The Dodgers went down in order only twice -- in the fifth and again in the ninth. They also had runners in scoring position in three innings, but they just couldn't drive in a run.
The long rain delay also cost them in a few ways. Starter Zack Greinke (5-1) took the loss but could pitch only three innings -- the Nationals (18-14) also couldn't bring back starter Jordan Zimmermann after just four innings -- so Mattingly and Washington manager Matt Williams each had to go to their bullpens to finish the game.
"It's the same both ways," Mattingly said. "Welcome to the East Coast, really. You do this 10-15 times a year out here. It's what you do. You have delays. It's the same on both clubs."
Greinke said he stayed loose during the delay, but after about an hour, that was it. He gave up two runs on five hits, with both runs coming on Anthony Rendon's first-inning homer.
This game ended an impressive streak for Greinke, who had gone at least five innings and allowed two or fewer runs in 18 straight regular-season starts.
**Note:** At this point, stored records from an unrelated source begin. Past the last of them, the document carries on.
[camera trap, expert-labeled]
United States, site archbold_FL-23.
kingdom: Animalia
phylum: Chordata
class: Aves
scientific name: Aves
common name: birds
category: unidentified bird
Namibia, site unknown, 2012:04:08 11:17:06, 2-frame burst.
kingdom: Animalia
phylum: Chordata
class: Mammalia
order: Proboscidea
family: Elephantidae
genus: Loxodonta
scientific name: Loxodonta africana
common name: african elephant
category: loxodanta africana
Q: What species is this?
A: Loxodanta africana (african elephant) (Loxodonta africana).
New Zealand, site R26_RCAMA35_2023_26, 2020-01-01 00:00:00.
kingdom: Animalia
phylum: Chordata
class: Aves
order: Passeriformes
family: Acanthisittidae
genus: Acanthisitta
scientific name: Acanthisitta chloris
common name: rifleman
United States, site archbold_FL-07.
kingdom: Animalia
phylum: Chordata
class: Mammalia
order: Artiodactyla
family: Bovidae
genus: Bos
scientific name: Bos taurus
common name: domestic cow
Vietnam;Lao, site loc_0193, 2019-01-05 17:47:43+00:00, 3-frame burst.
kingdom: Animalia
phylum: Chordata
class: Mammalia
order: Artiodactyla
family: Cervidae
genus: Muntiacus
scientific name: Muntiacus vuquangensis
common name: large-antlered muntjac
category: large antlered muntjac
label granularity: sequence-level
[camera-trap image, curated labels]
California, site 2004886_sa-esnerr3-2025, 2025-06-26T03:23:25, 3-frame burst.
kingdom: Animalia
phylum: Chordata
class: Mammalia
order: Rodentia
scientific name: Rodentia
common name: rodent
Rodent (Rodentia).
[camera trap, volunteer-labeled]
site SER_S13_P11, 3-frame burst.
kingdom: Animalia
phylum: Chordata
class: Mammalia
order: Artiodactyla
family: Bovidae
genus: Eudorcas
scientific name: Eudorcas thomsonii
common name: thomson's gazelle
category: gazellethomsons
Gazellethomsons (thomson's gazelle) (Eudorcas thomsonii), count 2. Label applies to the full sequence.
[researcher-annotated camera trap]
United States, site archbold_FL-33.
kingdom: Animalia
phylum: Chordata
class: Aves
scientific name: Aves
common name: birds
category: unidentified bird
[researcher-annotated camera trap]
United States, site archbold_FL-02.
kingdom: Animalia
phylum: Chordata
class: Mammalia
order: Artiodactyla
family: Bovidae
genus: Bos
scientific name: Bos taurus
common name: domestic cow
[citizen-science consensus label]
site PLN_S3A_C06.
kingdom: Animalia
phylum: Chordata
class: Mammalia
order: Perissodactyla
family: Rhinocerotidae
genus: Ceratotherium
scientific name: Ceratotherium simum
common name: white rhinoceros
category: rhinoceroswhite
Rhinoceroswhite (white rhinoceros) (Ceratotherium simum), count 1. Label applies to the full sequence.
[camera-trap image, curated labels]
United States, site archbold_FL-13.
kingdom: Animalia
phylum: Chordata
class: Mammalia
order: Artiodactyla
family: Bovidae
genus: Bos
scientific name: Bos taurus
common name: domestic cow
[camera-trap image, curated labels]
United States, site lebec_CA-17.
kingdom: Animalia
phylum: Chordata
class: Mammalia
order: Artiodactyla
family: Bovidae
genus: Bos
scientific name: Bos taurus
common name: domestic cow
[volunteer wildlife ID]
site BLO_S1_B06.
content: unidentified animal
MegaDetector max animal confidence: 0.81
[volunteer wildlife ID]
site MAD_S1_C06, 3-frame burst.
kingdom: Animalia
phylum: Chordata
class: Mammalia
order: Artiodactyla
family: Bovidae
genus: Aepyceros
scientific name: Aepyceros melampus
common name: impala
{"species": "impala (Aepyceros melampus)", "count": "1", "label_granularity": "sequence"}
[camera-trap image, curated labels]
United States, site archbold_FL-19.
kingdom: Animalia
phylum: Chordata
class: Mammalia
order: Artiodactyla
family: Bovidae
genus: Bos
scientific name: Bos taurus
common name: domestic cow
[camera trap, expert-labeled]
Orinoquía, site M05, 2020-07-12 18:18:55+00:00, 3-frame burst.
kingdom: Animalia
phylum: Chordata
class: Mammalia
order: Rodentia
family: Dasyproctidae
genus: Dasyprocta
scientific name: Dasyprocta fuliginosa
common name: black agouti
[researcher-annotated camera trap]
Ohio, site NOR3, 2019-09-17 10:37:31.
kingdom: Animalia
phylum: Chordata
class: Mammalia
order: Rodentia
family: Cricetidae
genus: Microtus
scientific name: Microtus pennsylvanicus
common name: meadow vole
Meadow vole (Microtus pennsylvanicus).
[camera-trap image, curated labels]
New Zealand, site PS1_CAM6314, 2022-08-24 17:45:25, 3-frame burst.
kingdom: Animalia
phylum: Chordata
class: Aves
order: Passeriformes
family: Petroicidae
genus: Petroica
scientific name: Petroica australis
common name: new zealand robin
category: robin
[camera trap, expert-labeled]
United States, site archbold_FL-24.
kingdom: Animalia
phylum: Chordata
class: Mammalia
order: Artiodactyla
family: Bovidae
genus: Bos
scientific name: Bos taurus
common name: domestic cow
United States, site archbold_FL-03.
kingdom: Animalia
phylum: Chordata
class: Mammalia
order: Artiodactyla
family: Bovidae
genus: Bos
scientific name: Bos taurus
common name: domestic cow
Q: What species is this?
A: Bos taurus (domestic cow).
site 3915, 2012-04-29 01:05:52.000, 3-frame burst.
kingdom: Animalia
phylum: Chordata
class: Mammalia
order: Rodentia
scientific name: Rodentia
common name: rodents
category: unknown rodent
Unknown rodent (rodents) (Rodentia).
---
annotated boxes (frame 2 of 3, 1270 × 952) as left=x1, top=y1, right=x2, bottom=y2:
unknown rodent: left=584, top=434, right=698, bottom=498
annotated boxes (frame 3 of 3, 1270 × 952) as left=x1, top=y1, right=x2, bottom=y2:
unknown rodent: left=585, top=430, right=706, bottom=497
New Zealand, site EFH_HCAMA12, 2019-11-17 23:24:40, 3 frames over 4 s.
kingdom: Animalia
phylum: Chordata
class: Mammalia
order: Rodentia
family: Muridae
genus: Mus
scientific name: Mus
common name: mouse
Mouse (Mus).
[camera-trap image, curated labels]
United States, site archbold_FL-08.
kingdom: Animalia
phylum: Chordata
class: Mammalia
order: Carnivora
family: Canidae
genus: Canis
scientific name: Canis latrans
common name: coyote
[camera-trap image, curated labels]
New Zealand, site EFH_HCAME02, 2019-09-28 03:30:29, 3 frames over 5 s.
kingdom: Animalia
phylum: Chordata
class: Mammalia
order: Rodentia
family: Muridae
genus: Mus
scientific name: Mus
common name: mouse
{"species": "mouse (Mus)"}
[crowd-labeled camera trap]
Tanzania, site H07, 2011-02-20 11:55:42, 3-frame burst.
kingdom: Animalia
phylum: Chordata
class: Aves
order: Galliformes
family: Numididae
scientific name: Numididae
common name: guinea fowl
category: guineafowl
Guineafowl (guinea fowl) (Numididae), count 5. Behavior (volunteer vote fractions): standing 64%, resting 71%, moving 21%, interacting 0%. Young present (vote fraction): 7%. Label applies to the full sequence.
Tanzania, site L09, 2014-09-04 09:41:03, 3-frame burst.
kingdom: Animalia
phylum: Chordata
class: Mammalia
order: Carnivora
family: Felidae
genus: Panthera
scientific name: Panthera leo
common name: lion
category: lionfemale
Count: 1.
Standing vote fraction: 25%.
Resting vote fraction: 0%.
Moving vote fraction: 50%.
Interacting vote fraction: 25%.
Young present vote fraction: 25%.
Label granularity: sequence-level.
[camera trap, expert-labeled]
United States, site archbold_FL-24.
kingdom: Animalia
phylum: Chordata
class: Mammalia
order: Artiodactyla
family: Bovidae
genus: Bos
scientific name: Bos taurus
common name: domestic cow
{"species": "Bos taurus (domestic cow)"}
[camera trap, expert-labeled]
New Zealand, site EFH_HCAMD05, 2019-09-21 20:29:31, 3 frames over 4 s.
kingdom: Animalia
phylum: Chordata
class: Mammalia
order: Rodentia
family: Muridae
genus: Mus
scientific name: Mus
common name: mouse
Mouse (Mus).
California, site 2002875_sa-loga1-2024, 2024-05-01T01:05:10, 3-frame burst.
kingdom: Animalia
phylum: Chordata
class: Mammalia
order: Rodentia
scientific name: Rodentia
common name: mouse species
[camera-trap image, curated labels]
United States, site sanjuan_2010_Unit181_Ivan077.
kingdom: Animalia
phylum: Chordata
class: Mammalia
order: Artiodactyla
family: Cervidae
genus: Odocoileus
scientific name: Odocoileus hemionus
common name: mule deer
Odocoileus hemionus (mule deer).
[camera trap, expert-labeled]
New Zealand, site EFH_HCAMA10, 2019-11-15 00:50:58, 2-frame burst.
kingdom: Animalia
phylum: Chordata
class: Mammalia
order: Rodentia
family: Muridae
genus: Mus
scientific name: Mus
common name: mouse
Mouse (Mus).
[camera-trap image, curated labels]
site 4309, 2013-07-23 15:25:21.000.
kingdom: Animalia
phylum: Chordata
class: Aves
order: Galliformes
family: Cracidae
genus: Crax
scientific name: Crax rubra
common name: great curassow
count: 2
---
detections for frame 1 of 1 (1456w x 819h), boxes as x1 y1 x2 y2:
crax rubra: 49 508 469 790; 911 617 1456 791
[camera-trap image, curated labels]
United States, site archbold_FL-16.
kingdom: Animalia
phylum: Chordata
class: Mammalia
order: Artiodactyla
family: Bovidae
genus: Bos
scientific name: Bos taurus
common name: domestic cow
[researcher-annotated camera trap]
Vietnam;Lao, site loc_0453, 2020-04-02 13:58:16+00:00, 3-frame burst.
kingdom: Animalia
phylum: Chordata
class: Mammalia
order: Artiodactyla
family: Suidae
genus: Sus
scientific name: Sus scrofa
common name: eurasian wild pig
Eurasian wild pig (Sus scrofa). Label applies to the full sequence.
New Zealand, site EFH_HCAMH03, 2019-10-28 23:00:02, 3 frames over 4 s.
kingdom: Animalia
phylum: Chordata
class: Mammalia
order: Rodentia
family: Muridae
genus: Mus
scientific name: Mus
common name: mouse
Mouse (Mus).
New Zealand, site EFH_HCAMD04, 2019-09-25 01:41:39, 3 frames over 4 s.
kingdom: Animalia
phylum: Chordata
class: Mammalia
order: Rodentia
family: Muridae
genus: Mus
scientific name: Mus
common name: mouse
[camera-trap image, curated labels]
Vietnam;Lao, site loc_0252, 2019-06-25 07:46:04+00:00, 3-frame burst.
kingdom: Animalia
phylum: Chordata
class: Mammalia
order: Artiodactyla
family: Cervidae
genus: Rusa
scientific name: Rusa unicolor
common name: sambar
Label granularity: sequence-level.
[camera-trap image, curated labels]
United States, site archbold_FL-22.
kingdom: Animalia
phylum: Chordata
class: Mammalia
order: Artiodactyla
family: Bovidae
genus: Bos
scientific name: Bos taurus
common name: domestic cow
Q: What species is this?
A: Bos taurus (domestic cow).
This was the longest streak of its kind in the Major Leagues since 1914.
But the weather problems robbed Greinke of a chance to extend that streak. The umpires stopped the game at 8:26 p.m. ET before the start of the bottom of the fourth. They waited out the rain and began the game again at 11:43 p.m.
"A lot of pretty good pitches that they were smoking early," Grienke said. "[Overall], I thought I pitched pretty good, wasn't perfect, but started to make adjustments [and was] starting to feel better as the game went on. Then, it started raining."
After the rain, the Washington bullpen took care of business. Aaron Barrett, Jerry Blevins, Drew Storen, Tyler Clippard and Rafael Soriano each shut out the Dodgers for one inning. Barrett (2-0) -- who knew Mattingly and his sons while growing up -- got the win after pitching a perfect fifth inning.
"That is how you plan it," Williams said. "[But] it doesn't always go according to plan."
This time it did, on a night the Dodgers fell behind early and never could catch up. In the first inning, Denard Span led off by slicing a low Greinke pitch down the left-field line for a double. Rendon followed with a two-run homer to left-center.
Greinke needed 26 pitches to get through that first inning but settled down after that. He gave up a single in the second that didn't cause any harm but gave up a single and a walk in the third that gave Washington runners on first and second with one out.
After that, Greinke then got Ian Desmond to hit a grounder back to the box, and the pitcher started a 1-4-3 double play that ended the inning. The rains picked up soon after, and the umpires stopped the game and ended Greinke's night.
Brandon League came on after the delay to throw two shutout innings before Chris Withrow did the same thing in the sixth. Brian Wilson entered in the seventh and gave up two hits and a walk but escaped a bases-loaded jam with two outs by striking out Adam LaRoche.
Pedro Baez, the team's 10th-ranked prospect who was called up earlier in the day from Double-A Chattanooga, made his Major League debut in the eighth and struck out two but allowed a two-run homer to Danny Espinosa that gave the Nationals a 4-0 lead.
There were just a handful of fans left by then -- including a large group cheering for the Dodgers behind their third-base dugout -- but the game went on, ending at 1:21 a.m., more than six hours after it began with 25,447 in attendance.
"It is like a back-field Spring Training game," Espinosa said. "You have to stay locked in and focused [despite the small crowd]."